Vejamos algumas contradições do sr. Porto: o conselho credencia os obstetrizes, habilitando-os para o exercício da profissão, mas, ao mesmo tempo, não os recomenda. Além disso, ao mesmo tempo em defende que o obstetriz não é enfermeiro e, portanto, não deve ser cadastrado como um, alega que o conselho não possui meios para produzir graficamente uma credencial que diferencie obstetrizes dos enfermeiros. Sendo assim, questionamos: existe alguma dúvida sobre o inevitável conflito que se faz presente e crescente? A quem este senhor está atingindo? Somente os obstetrizes? Fica aqui o nosso alerta aos enfermeiros.

Vale destacar que é de grande interesse dos obstetrizes uma cédula de registro profissional própria, já que não desejam exercer quaisquer outras atividades que não aquelas de sua competência.

Dados armazenados =>
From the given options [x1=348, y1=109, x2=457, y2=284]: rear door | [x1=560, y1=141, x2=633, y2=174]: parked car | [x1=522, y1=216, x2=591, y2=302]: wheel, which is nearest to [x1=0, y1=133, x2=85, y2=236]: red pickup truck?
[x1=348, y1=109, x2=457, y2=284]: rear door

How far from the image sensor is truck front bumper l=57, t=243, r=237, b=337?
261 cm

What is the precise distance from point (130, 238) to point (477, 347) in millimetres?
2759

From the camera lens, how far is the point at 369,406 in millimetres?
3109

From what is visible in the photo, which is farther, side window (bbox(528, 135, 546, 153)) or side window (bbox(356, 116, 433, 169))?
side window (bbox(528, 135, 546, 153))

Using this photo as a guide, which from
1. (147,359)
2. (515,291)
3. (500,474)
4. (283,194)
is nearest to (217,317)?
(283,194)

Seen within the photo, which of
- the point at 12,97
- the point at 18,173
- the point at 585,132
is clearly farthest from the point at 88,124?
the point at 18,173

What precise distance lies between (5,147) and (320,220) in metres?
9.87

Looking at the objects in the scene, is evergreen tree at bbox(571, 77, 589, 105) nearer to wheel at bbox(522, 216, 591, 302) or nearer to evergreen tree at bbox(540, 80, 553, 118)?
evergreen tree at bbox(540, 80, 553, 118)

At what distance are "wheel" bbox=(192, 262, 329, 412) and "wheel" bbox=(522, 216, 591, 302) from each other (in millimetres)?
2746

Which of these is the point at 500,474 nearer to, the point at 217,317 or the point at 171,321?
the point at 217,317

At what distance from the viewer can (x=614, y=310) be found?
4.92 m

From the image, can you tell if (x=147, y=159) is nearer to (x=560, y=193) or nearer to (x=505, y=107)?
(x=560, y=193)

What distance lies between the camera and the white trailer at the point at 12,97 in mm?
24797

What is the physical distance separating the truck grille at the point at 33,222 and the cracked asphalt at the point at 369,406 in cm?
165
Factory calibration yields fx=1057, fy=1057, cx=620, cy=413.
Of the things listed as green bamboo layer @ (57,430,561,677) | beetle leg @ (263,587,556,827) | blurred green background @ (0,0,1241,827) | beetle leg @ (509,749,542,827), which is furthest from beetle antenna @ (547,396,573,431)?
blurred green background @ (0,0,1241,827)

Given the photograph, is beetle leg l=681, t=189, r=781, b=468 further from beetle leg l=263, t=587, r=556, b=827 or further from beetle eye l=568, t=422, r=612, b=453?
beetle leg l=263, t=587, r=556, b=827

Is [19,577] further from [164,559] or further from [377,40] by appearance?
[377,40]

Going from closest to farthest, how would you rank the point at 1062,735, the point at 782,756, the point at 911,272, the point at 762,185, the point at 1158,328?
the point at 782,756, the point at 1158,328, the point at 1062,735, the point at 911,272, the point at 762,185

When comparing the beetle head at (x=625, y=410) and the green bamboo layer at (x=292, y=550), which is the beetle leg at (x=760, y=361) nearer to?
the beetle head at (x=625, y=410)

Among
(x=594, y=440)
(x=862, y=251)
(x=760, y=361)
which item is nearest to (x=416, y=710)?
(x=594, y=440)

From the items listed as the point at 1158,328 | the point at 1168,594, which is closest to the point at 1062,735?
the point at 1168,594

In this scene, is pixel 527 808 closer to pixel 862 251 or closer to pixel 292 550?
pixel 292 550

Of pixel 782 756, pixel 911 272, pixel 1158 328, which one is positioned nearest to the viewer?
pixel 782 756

--

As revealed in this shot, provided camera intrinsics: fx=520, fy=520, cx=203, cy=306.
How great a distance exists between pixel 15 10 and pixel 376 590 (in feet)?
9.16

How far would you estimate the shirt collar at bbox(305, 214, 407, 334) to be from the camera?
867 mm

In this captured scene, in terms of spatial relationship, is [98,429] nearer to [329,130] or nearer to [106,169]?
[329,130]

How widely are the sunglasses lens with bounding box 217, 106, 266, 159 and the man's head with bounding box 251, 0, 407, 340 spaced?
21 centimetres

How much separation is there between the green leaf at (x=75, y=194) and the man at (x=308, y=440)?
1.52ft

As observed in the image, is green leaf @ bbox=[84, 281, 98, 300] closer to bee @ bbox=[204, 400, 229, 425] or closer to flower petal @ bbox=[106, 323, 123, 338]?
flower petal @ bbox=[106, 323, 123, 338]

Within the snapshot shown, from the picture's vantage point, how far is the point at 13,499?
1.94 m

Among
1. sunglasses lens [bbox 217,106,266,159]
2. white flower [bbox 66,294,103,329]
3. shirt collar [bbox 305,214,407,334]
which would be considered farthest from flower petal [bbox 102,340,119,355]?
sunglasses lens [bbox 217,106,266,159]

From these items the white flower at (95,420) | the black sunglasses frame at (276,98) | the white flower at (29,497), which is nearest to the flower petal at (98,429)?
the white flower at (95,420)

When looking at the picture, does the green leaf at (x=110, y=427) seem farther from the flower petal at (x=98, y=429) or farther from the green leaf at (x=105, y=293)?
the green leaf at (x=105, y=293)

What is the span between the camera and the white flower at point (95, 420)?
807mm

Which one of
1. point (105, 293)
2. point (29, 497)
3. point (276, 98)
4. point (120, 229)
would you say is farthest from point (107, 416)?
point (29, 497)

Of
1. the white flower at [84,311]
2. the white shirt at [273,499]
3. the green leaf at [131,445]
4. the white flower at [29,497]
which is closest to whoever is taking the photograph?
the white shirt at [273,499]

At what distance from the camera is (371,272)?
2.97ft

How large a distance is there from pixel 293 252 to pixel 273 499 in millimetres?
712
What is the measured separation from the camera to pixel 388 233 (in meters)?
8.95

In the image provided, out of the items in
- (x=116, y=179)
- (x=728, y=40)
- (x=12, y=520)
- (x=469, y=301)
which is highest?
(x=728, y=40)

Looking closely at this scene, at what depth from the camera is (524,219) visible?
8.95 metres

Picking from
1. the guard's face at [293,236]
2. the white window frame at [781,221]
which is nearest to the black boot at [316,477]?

O que fazer =>
1 > No trecho sobre os obstetrizes, o que o conselho alega não ter meios de produzir?
2 > Passe para o inglês esta frase do trecho sobre os obstetrizes: "Vale destacar que é de grande interesse dos obstetrizes uma cédula de registro profissional própria, já que não desejam exercer quaisquer outras atividades que não aquelas de sua competência."
3 > Retome o trecho sobre os obstetrizes e continue o texto depois da última frase.

Respostas por item =>
1 > Uma credencial que diferencie obstetrizes dos enfermeiros.

2 > It is worth noting that midwives have a strong interest in a professional registration card of their own, since they do not wish to perform any activities other than those within their competence.

3 >
Fica claro no julgamento do COREN-SP ao desqualificar os alunos e os profissionais formados em Obstetrícia, que os docentes da Universidade são incapazes de formar no sentido teórico e prático estes estudantes. Julgam que os alunos em campo de estágio e os obstetrizes já formados serão sempre despreparados para exercerem a assistência em saúde da mulher. E nos perguntamos em que momento ocorreu esta avaliação, quais os critérios utilizados e por que são tão discordantes da avaliação realizada pelos renomados docentes do curso e por diversos estudiosos da área de saúde materna e infantil.

Se o projeto pedagógico do curso de Obstetrícia não contempla todas as disciplinas e estágios da formação de enfermagem, a resposta é simples: o curso de Obstetrícia não forma enfermeiros!
Talvez o maior problema do COREN-SP, atualmente, esteja em tomar para si uma função que não lhe cabe: avaliar cursos superiores. O curso de Obstetrícia, como todos os outros cursos superiores do país, passou pelo processo de avaliação do Ministério da Educação cujo resultado foi a aprovação do seu reconhecimento, conforme Portaria CEE-GP nº 368/2008, publicada no D.O. de 23/06/2008.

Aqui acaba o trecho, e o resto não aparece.